The level of expression of three genes associated with aging can be used to predict whether seemingly low-risk prostate cancer will remain slow growing, according to new research. This three-gene biomarker, combined with existing cancer-staging tests, could help physicians better determine which men with early prostate cancer can be safely followed with “active surveillance” and spared the risks of prostate removal or other invasive treatment.

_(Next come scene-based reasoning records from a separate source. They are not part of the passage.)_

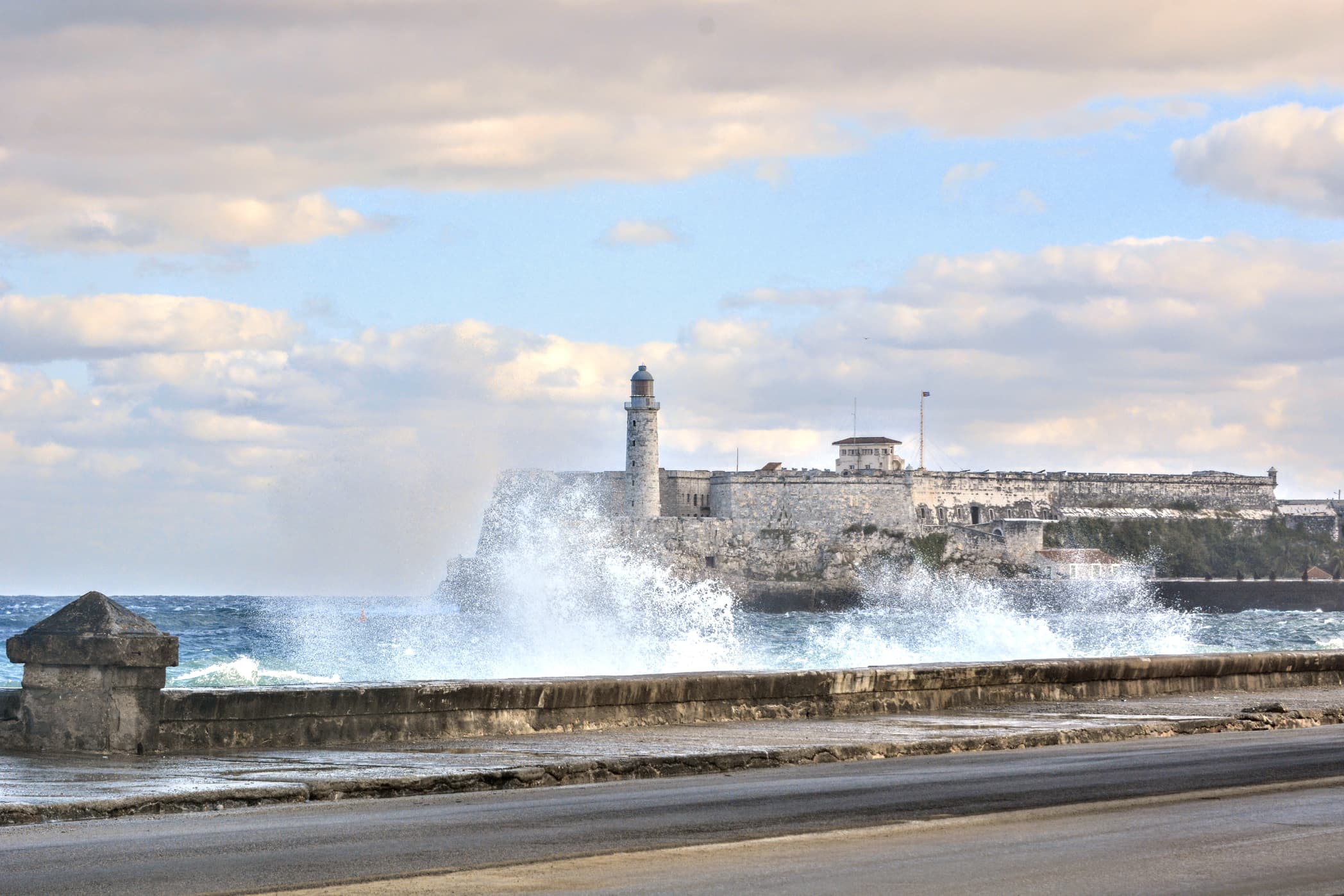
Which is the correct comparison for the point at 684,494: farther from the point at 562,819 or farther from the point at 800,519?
the point at 562,819

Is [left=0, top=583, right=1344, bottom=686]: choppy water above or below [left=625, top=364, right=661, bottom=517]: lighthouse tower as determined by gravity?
below

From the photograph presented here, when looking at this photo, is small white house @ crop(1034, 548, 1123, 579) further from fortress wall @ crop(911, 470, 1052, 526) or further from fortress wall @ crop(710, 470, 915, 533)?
fortress wall @ crop(710, 470, 915, 533)

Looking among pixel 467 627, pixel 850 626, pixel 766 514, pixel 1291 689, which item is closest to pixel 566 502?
pixel 766 514

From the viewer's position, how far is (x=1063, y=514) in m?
118

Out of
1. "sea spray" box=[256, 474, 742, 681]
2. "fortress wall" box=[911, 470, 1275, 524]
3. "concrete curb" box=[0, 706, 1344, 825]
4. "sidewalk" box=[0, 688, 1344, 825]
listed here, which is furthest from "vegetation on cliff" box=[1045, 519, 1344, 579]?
"concrete curb" box=[0, 706, 1344, 825]

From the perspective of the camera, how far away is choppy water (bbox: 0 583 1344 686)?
40062mm

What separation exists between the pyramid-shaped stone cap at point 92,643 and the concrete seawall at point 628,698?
0.49 meters

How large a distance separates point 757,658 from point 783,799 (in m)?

“Most of the 200,000 prostate cancers diagnosed each year in the US are slow growing and will remain so, but the three-gene biomarker could take much of the guesswork out of the diagnostic process and ensure that patients are neither overtreated nor undertreated,” said study co–senior author Cory Abate-Shen, PhD, of the Herbert Irving Comprehensive Cancer Center at Columbia University Medical Center (CUMC) in New York, New York. The study was published in Science Translational Medicine (2013; doi: 10.1126/scitranslmed.3006408).
“The problem with existing tests is that we cannot identify the small percentage of slow-growing tumors that will eventually become aggressive and spread beyond the prostate,” said coauthor Mitchell C. Benson, MD, PhD, also of CUMC.
In their search for a biomarker for slow-growing prostate cancer, Abate-Shen and her colleagues focused on genes related to aging, particularly those affected by cellular senescence. Cellular senescence is a natural phenomenon in which older cells cease to divide but remain metabolically active. Cellular senescence is known to play a critical role in tumor suppression in general and has been associated with benign prostate lesions in mouse models and in humans.
Using a technique called gene set enrichment analysis, the CUMC team identified 19 genes that are enriched in a mouse model of prostate cancer in which the cancers are invariably indolent. They then used a decision-tree learning model, which is a type of computer algorithm, to identify three genes—FGFR1, PMP22, and CDKN1A—that together can accurately predict the outcome of seemingly low-risk tumors. Tumors that test negative for the biomarker are deemed aggressive.
In a blinded retrospective study, the researchers tested the prognostic accuracy of the three-gene panel on initial biopsy specimens from 43 patients who had been monitored for at least 10 years with active surveillance at CUMC. All the patients had first been diagnosed with low-risk prostate cancer (as defined by several measures, including a Gleason score of 6 or less). Of the 43 patients, 14 ultimately developed advanced prostate cancer. All 14 were correctly identified by the test.
“The bottom line is that, at least in our preliminary trial, we were able to accurately predict which patients with low-risk prostate cancer would develop advanced prostate cancer and which ones would not,” said Abate-Shen. A larger, prospective clinical trial is planned to further evaluate the biomarker.